A Revenue Model For The Digital Age
Whether you believe in their efficacy or not, paywalls are proliferating across the digital media landscape, with a variety of models now in operation.
Paywalls, or digital subscription services if you prefer, are not new. The Wall Street Journal was the first major newspaper to implement a paywall, in 1997. As of last spring the newspaper had over 522,000 paid digital subscribers, according to ABC.
The Financial Times launched its current pay model in 2007 and ABC recorded 267,000 digital subscribers at the end of 2011.
Both of these newspapers provide specialist content. Skeptics have long maintained that paywalls can’t work for general news websites as readers will merely bounce off to another site where they can access news for free.
For this reason, The New York Times’s metered paywall, introduced in spring 2011, has been celebrated as a successful model that could be replicated by other mainstream newspapers. In one year The New York Times grew its online subscriber base to 450,000.
The New York Times began by allowing free access to 20 stories per month from a single computer. Readers who accessed articles through email, blogs and social media were allowed to view stories even if they had already read their free quota of stories. The NYTimes.com homepage remained open and free to browse.
A year into the new subscription model and emboldened by their initial success, the Times restricted the number of stories that could be viewed for free to 10, with further stories still available through email, blogs and social media.
Paywalls Go Global
Over recent months paywalls have gone up at many large US newspapers including the LA Times, where a metered model has been introduced; at the Providence Journal and across Gannett’s 80 community news websites. The PEW Research Centre recently put the total number of US dailies with digital subscription models at 150, although estimates of how many are currently in operation range as high as 300 (AP).
Australia’s two national dailies both now operate paywalls. The Australian introduced a paywall at the end of last year and at around the same time, The Australian Financial Review relaxed what had been a particularly tough paywall to allow print subscribers have free access to its website and cut the price of access by half across the board.

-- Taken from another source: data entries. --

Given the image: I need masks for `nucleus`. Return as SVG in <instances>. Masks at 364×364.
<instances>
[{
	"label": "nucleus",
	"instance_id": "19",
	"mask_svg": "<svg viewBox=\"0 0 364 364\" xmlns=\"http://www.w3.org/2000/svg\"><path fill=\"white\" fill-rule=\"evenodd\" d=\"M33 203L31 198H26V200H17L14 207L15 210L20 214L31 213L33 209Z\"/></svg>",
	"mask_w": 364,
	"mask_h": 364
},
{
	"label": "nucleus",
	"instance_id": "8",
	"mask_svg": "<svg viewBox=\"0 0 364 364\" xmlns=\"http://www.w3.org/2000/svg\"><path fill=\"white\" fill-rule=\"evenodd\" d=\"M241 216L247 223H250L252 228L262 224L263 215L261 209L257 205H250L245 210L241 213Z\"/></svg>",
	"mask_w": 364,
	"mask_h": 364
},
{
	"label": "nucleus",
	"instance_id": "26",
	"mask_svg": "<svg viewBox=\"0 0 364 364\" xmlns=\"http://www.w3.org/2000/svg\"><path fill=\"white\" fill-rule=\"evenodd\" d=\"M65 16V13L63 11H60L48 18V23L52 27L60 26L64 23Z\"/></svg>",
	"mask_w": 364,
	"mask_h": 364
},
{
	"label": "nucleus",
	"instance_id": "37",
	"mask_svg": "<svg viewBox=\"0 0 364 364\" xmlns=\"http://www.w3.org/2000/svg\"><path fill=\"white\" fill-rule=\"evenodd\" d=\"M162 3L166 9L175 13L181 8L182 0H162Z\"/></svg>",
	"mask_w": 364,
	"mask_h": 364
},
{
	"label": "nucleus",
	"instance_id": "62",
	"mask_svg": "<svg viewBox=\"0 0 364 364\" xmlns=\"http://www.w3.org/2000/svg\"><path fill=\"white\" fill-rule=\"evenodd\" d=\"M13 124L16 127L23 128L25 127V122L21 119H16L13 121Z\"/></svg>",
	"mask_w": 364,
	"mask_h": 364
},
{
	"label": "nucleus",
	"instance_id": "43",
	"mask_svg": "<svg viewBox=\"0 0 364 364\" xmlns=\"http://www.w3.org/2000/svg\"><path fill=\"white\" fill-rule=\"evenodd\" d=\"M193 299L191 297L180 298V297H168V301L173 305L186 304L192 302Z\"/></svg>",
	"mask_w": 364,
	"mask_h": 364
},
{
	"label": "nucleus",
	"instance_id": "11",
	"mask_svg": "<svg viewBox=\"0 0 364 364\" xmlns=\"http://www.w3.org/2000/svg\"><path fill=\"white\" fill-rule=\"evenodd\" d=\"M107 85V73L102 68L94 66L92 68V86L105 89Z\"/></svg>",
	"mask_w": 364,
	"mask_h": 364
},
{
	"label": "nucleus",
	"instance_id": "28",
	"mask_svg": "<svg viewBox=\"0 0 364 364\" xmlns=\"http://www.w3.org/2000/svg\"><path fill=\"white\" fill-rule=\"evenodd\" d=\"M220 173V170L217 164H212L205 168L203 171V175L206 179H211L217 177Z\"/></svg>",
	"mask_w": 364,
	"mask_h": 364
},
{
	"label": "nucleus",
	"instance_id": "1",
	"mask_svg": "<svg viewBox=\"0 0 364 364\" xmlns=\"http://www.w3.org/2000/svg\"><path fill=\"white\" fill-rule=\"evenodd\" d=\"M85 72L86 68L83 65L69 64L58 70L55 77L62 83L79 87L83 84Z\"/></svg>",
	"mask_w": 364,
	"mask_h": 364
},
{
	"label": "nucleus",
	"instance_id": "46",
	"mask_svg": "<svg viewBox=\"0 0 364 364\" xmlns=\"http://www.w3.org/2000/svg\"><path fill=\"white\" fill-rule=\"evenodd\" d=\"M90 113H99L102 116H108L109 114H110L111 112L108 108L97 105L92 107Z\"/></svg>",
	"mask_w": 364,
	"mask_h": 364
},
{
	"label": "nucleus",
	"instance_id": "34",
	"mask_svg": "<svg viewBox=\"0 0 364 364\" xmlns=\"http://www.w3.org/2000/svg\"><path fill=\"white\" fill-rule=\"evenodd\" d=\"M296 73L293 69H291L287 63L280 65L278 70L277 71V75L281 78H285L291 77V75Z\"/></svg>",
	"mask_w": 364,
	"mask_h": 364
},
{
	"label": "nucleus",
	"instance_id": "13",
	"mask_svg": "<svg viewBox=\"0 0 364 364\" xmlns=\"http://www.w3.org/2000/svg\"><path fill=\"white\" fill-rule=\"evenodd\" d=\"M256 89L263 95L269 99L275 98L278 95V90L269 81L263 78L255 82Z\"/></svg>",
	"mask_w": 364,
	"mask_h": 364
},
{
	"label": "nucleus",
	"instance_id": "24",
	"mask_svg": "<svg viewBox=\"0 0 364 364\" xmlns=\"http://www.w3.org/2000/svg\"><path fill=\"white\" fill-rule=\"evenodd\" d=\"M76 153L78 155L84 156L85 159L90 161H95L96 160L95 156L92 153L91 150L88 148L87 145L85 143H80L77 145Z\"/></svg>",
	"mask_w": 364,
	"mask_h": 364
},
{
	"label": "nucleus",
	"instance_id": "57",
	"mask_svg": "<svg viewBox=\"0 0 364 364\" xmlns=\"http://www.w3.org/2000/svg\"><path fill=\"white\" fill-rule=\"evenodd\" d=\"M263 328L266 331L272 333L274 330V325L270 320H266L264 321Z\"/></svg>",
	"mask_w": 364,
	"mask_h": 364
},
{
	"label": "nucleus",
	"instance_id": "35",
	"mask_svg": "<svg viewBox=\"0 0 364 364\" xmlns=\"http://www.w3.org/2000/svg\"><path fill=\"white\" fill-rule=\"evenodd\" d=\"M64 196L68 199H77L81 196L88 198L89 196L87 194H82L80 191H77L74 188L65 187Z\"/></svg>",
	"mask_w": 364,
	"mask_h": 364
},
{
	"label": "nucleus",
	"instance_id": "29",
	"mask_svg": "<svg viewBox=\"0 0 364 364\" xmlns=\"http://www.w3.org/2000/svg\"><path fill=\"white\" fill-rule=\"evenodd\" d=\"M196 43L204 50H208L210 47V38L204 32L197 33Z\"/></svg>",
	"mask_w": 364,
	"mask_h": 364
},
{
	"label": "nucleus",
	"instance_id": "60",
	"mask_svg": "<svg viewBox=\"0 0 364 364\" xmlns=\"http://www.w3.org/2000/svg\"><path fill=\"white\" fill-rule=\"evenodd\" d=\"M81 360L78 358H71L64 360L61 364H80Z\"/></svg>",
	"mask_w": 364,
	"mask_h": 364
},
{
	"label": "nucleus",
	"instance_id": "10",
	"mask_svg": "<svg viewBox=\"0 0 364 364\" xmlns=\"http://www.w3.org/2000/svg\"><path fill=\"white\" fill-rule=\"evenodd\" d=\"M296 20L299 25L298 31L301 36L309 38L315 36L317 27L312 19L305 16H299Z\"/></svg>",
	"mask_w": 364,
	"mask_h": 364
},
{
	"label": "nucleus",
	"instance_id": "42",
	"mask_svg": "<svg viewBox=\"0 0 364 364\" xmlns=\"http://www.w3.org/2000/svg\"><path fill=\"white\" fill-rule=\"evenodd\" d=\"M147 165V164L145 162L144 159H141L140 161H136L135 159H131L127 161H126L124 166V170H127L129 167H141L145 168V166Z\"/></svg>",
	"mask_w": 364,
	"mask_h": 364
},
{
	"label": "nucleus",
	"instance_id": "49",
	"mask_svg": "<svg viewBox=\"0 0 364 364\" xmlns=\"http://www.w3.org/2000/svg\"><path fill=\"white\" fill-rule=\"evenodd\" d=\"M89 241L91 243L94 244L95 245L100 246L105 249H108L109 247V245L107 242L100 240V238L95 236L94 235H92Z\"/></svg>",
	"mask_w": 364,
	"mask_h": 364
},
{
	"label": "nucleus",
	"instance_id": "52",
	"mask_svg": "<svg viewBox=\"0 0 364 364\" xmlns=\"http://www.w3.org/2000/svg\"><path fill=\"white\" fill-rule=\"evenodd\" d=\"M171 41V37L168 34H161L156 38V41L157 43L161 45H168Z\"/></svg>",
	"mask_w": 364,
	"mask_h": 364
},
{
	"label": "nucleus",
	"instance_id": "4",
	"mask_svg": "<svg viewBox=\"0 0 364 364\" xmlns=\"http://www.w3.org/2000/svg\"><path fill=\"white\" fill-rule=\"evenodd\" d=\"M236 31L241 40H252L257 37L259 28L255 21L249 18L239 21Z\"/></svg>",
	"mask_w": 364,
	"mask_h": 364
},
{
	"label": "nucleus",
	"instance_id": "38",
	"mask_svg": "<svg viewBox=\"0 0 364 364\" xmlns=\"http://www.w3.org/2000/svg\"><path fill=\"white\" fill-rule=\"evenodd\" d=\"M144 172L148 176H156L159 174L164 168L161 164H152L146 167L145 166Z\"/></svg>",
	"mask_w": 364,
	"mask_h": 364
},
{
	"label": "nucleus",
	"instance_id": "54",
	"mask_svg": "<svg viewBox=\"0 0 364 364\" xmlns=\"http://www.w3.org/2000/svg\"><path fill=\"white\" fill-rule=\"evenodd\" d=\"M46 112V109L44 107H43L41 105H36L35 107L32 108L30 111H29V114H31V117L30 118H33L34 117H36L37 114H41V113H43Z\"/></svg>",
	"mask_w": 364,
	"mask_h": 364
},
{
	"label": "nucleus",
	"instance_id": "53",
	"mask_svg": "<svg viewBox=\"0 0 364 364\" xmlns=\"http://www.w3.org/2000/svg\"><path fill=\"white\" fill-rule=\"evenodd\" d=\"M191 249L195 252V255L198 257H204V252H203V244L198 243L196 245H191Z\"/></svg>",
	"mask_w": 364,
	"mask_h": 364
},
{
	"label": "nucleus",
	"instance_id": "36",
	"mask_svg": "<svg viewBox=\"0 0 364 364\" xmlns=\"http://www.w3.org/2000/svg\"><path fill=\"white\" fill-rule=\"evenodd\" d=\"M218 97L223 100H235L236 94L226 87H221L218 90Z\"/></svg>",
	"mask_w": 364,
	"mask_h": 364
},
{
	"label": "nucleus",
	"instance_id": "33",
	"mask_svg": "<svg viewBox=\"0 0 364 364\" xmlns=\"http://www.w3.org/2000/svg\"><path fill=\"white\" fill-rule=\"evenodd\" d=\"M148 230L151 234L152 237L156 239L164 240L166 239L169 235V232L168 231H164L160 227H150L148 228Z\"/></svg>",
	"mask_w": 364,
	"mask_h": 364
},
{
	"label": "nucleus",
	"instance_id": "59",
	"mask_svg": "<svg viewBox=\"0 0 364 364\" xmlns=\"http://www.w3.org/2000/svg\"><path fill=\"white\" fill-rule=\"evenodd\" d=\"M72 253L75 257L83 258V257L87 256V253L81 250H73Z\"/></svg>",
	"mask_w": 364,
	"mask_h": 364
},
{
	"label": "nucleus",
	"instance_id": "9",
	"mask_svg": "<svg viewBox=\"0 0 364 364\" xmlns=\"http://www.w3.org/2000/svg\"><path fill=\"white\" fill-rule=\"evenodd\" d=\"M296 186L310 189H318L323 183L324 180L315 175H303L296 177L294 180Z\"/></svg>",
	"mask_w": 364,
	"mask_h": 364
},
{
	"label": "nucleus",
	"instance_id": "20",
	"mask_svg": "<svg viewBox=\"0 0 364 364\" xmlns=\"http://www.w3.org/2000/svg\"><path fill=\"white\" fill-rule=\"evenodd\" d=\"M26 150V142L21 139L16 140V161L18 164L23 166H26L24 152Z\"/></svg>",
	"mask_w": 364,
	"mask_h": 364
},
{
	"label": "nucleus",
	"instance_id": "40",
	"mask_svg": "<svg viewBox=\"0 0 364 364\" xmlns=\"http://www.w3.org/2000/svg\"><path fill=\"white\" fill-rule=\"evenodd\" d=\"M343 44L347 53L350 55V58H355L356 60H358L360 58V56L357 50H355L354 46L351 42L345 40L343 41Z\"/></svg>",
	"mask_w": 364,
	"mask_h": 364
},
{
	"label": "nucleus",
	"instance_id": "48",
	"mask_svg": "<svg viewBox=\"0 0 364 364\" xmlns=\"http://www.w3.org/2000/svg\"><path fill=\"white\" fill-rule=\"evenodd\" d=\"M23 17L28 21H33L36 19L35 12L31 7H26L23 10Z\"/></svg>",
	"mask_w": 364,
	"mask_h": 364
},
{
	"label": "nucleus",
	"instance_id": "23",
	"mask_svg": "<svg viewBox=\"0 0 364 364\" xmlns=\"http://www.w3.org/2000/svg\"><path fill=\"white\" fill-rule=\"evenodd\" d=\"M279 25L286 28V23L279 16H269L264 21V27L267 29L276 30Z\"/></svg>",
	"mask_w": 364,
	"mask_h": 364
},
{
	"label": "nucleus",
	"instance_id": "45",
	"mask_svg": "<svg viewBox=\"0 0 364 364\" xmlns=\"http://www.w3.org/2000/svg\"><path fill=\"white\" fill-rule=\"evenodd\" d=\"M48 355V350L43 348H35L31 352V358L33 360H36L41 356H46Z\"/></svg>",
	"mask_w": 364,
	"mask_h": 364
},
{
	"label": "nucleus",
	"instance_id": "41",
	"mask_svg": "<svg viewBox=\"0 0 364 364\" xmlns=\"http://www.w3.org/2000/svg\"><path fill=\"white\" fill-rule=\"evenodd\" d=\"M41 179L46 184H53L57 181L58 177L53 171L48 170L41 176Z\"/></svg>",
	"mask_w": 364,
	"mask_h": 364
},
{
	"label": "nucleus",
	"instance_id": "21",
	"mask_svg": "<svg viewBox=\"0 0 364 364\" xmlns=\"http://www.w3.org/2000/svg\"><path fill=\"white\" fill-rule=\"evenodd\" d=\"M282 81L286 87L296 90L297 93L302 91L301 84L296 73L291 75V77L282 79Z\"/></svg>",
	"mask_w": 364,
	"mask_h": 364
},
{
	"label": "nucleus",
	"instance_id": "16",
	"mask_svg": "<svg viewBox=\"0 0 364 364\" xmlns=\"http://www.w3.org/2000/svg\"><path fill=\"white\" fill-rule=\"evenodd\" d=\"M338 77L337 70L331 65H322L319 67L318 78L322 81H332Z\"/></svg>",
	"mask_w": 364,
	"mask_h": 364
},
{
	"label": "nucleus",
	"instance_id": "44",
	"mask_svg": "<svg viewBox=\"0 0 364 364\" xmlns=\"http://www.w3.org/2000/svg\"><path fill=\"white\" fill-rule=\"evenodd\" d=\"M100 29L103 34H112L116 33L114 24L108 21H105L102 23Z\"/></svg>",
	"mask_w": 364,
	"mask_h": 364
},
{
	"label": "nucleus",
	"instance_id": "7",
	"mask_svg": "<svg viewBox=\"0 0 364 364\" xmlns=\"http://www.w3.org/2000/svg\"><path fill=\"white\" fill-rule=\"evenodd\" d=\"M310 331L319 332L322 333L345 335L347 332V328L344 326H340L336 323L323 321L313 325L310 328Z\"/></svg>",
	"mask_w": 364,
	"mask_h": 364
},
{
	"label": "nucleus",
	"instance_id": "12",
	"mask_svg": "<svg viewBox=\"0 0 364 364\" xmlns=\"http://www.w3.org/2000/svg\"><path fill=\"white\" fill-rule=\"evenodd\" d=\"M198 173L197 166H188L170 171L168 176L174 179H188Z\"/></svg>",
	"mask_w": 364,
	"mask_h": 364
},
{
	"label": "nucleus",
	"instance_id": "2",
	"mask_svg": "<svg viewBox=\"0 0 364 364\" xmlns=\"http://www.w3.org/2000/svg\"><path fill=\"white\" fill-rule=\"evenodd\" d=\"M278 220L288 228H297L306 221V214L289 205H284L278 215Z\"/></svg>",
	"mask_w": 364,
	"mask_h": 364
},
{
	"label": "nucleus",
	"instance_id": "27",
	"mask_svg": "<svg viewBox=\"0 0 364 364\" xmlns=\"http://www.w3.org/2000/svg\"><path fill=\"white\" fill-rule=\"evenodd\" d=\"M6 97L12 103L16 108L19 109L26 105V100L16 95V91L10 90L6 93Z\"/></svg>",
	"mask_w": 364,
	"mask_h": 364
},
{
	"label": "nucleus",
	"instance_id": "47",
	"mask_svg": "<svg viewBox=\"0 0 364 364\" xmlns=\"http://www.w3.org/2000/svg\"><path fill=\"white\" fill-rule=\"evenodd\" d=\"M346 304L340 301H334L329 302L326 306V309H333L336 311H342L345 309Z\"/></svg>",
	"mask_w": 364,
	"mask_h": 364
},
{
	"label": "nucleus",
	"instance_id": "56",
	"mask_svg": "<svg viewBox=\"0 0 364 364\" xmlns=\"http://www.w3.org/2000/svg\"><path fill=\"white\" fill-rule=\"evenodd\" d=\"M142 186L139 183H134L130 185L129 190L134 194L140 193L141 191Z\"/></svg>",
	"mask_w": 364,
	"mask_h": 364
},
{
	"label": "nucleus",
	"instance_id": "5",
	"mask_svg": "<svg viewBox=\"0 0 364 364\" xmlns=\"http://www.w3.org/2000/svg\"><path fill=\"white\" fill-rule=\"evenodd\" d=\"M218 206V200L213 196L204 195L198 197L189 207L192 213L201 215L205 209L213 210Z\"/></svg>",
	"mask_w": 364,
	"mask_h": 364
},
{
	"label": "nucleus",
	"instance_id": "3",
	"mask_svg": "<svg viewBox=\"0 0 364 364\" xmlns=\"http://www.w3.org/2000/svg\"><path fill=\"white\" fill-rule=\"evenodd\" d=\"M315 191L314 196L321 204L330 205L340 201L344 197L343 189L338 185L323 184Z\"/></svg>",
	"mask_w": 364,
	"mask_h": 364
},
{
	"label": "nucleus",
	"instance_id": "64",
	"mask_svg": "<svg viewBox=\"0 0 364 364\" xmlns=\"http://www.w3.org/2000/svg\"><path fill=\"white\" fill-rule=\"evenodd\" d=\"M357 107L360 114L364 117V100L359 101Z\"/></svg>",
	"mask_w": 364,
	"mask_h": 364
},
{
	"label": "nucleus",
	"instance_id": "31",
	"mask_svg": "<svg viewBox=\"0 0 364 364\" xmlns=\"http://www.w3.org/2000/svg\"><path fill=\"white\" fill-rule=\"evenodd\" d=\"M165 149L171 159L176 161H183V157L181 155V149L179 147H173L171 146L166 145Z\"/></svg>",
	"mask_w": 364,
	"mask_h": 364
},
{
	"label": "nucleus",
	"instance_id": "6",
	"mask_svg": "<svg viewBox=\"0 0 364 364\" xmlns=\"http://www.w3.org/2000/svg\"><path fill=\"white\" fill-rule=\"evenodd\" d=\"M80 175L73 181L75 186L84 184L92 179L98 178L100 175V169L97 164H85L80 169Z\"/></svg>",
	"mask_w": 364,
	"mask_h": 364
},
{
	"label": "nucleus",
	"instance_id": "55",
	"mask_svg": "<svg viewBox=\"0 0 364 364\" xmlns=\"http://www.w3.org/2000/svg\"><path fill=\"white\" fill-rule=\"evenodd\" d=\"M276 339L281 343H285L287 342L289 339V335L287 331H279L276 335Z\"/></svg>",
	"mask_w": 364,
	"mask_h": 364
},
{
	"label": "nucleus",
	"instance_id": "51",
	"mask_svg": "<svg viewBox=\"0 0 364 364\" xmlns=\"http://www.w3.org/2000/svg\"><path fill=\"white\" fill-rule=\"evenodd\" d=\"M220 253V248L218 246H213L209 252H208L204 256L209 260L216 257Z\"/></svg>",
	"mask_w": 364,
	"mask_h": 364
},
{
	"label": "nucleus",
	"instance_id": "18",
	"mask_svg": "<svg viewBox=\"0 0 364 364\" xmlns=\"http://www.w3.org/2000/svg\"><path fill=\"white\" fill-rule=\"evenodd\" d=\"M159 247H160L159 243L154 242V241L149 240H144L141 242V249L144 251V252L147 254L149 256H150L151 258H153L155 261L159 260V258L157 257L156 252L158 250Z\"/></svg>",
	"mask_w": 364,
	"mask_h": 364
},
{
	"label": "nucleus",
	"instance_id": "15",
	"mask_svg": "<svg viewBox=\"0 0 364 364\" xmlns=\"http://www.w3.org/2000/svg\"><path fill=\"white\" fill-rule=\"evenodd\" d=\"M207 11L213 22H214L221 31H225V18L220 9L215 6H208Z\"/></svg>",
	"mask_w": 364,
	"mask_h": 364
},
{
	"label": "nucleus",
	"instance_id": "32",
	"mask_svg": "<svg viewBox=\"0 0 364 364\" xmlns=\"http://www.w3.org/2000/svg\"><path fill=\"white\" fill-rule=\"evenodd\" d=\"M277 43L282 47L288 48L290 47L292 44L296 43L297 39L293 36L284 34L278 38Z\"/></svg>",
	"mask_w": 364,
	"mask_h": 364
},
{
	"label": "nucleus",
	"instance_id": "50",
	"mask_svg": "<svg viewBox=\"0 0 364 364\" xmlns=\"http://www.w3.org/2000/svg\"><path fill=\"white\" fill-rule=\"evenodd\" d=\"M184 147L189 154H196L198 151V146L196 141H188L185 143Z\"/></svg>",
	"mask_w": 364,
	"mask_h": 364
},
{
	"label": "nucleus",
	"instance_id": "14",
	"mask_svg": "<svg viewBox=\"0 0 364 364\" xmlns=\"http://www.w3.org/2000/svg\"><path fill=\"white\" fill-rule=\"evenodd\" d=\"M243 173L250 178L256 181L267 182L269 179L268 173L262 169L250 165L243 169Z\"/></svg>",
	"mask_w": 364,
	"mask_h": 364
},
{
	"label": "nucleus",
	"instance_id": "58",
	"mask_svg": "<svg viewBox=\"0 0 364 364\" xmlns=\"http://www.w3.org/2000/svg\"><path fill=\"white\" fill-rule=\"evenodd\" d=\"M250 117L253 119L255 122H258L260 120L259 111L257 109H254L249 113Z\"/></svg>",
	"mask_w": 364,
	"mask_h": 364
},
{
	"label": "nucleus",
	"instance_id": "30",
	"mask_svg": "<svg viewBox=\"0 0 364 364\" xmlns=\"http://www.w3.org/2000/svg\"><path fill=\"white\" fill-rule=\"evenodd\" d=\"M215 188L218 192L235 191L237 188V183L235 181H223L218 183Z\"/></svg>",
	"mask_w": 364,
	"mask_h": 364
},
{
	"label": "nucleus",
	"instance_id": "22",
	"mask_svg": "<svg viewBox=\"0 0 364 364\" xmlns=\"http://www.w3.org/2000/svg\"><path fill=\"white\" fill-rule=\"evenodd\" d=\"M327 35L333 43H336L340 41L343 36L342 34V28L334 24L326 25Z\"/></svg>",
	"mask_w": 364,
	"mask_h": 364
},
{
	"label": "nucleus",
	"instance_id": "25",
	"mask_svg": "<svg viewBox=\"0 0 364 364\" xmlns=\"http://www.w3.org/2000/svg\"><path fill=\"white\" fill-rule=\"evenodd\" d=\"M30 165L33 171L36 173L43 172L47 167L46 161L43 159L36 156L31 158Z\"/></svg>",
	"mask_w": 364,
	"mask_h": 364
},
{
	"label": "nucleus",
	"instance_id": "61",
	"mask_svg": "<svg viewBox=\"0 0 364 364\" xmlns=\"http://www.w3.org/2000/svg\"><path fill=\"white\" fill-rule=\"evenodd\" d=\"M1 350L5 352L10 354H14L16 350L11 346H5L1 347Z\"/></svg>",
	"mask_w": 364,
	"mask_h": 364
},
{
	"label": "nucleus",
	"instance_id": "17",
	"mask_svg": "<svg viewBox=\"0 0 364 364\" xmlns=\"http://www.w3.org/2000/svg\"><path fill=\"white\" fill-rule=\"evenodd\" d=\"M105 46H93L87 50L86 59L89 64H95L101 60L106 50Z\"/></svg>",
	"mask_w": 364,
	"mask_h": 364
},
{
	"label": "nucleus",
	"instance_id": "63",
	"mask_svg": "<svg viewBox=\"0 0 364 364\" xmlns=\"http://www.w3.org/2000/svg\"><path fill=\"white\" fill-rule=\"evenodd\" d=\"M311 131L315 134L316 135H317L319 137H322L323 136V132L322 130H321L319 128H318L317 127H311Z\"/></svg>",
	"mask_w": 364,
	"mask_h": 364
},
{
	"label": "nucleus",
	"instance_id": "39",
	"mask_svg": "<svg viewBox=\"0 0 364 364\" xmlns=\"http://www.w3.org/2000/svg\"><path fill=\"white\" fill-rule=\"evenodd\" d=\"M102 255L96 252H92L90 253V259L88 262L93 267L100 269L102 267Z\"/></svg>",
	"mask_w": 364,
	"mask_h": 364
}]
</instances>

In June, Fairfax announced that it will introduce paywalls for the online editions of its Metro publications, the Sydney Morning Herald and The Age, both of which will follow the metered model.
Across Europe, paywalls are popping up at newspapers of varied focus and size.
France’s LeMonde operates a model whereby many articles and features are available for free but readers must pay to access unique content.
Germany’s, Berliner Morgenpost Online operates a paid-model that is free to print subscribers and which places just some of its content behind the wall.
In the UK market, News International’s The Times and Sunday Times launched hard paywalls in 2010. These sites ask users to pay for access for a given time period and offer packages starting from £1 for 30 days access to The Times and £2 per week to the Sunday Times, including the printed publication.
The Independent introduced a part paywall in 2011 for readers outside the UK, citing the free availability of BBC news as one reason why it didn’t make sense to ask the British public to pay for access to the newspaper’s online content.
Norway has an unusual situation in that local and regional newspapers maintain a particularly strong position. In this market, paywalls have been introduced at a number of local newspapers’ websites. Although they operate a variety of approaches, most offer a selection of articles for free, with payment requested to access additional content.
At home, The Sunday Business Post launched a paywall in late 2011. At the same time it invested in its digital offering, redeveloping its website and launching apps for iPad and iPhone. Much of the content found at businesspost.ie is available for free however users must pay to access premium content published by the Sunday title.
News Media Landscape Evolving
The widespread adoption of paid subscription models across the web is evidence that the news media landscape is evolving.
Paywalls may not yet have provided the keys to the proverbial kingdom but as paywalls become more prevalent there will remain fewer plausible alternatives that offer the same level of high quality content.
Where content remains free to access you should take advantage of this while you can. Indications would suggest that it’s unlikely to remain free in the longer term.